Experts working on United Nations to monitor violations of sanctions on North Korea were hit by a "sustained" cyber attack from an unknown source and gains access with a "very detailed insight" to their work.
According to an email sent by the chair of the panel of experts to U.N. Security Council committee that monitor sanctions on North Korea - known as 1718 committee - and U.N. officials, hackers were able to breach the computer of one of the experts on May 8.
The email, seen by Reuters, said that attackers sent a .zip file comprising a "highly personalized message" to one of the members of the investigatory group.
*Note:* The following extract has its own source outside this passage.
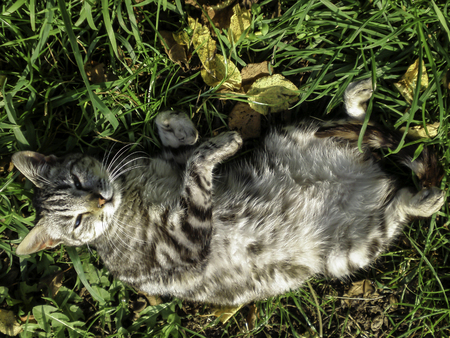 cat resting on the grass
The expert reportedly opened the .zip file that leads to installation of malware on the computer.
On May 10, the U.N. sanctions committee secretary sent a follow-up email to U.N. Security Council stating that the U.N. Office of Information and Communications Technology was already conducting an investigation about the compromised hard drive.
This is not the first attempt of attacking compromised device that monitors sanctions on North Korea. The chair of the panel of experts said that similar attack happened in 2016, though the attempt was unsuccessful. Now, committee chair cautioned that there is "heightened risk" of attack.
Meanwhile, North Korea has already denied any involvement in the attack. "It is ridiculous" to link the government of North Korea to the attack of the panel of experts monitoring sanctions, the North Korean UN Deputy Representative said.
The country also denied any association to WannaCry ransomware that hit roughly 300,000 machines in over 150 countries. But, the code used in the WannaCry attack - belongs to hacker group known as Shadow Brokers - shares the same code of malware linked to North Korea.
The code of WannaCry is "Contopee," a backdoor Trojan. This was employed by the North Korea-connected hacking organizations, Lazarus Group, to attack targets like Southeast Asia's financial institutions. The Lazarus Group is also said to be part of the 2014 attack on Sony Pictures that leaked unreleased films and confidential information.
The connection between Lazarus Group and WannaCry was identified by Google security researcher Neel Mehta. Security experts confirmed that two have similarities in code, but it does not mean that cyber attack is likely attributed to the same source.